Armin Greder is one such master. Whenever I look at this picture (above) I feel the burn of salt water in my stomach, the rasp of sand in my throat, the sting in my nostrils, the weight of waterlogged clothes dragging me down. The endlessness of ocean. The hopelessness. The implacable, amoral, relentlessness ... Oy vey! Now I am PROPERLY depressed ...
See how well it works?
The Drama of All About Something Else
Just quickly ... because we must all be getting weary by now ... here is a flashback to the middle of last century and one of the GREAT illustrators of the time, Charles Keeping. His illustrations were everywhere: historical novels, contemporary picture books, illustrated classics. Now his legacy has vanished, but he could DRAW! And he could draw DRAMA.

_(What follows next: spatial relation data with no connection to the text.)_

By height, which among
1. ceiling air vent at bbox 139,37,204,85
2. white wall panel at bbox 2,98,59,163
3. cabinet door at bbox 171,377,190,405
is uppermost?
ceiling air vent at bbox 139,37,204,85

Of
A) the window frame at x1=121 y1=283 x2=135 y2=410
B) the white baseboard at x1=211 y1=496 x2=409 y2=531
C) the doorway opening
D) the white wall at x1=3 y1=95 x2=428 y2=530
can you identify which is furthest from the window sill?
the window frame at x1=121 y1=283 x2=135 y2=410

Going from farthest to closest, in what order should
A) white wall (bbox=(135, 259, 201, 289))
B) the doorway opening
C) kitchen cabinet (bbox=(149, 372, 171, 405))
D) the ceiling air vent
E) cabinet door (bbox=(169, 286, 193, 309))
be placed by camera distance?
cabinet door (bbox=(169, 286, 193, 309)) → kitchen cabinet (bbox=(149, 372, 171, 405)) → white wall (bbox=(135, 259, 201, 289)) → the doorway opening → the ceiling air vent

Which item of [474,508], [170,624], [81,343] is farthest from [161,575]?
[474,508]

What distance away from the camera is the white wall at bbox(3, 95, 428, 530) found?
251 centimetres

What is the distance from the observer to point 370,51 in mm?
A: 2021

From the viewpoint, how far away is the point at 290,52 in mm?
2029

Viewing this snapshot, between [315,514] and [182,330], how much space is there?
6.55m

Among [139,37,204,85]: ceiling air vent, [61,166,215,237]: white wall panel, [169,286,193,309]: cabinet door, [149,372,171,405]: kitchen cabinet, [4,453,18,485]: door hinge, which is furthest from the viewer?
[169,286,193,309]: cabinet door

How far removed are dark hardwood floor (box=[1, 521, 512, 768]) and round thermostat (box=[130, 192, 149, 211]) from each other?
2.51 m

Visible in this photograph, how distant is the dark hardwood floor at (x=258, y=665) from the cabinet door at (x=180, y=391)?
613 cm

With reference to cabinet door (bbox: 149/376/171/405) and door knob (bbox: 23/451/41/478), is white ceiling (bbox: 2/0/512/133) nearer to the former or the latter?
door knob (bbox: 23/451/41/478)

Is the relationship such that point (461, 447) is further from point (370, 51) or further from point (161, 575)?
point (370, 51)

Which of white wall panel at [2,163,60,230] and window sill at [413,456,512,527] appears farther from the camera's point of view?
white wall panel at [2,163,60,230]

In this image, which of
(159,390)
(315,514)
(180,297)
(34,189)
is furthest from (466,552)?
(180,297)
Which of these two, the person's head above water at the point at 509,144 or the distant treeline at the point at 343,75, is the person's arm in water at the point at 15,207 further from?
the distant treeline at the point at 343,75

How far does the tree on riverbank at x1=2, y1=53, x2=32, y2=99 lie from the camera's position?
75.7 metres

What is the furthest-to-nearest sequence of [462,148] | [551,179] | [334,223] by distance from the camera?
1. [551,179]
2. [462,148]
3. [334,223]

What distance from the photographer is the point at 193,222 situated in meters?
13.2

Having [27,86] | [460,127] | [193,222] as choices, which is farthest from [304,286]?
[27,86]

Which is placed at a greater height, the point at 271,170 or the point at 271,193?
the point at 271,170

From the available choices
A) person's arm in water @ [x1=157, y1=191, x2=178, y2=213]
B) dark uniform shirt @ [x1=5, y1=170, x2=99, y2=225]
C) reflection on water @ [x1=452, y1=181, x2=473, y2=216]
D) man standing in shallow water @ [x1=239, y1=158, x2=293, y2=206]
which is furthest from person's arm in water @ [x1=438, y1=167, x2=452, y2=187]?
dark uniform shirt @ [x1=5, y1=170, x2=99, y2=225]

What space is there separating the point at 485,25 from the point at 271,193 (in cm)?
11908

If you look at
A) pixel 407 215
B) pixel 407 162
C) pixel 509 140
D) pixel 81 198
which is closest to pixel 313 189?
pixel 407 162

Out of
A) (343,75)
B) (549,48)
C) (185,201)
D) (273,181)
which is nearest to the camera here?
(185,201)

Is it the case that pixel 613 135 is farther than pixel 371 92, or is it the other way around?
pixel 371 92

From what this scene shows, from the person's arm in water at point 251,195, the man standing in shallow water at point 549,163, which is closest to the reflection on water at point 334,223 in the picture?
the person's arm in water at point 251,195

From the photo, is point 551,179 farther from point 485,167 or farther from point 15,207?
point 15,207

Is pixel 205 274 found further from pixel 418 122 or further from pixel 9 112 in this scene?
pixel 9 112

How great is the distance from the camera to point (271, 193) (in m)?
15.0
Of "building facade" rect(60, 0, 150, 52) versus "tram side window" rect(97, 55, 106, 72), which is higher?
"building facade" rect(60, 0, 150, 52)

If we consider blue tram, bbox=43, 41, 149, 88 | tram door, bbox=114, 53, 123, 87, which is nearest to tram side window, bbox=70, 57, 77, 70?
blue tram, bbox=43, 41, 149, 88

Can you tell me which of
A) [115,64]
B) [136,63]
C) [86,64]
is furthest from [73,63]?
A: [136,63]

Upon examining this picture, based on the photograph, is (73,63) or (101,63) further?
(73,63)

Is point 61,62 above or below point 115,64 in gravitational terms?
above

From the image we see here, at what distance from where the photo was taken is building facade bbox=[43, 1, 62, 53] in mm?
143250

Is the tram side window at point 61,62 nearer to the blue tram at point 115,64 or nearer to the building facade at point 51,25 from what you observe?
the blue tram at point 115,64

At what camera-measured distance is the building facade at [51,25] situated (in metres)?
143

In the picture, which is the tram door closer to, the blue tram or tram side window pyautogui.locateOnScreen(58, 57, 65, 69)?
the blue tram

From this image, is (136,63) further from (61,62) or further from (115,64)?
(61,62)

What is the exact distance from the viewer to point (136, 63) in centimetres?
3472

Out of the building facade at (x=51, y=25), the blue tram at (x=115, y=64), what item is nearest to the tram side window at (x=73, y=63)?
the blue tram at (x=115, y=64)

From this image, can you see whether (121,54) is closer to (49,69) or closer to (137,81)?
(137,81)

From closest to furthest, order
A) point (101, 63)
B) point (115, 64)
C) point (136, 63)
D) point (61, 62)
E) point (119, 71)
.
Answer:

I'm not showing you his proper gory drama here (he did good gore, with blood coming out of necks and everything), but his quiet drama: the stately, measured drama of passing centuries, and the stately, measured drama of a river, which sometimes you see, and mostly you do not. This drama unfolds in a wordless picture-book called River, but it is less about the river itself and more about the drama of the people who live, work, suffer, enjoy, build and destroy their way through the centuries on the river's bank. The story is about progress, development and change, and about continuity.
River is beautifully luminous. It is, of course, out of print. Here is the river as we first encounter it ...
And here is the river as we find it later in the book ... not there at all, but quietly present, nonetheless, on the far side of that impenetrable brick wall. What genius, to evoke the majesty of an eternal river, simply by not drawing it.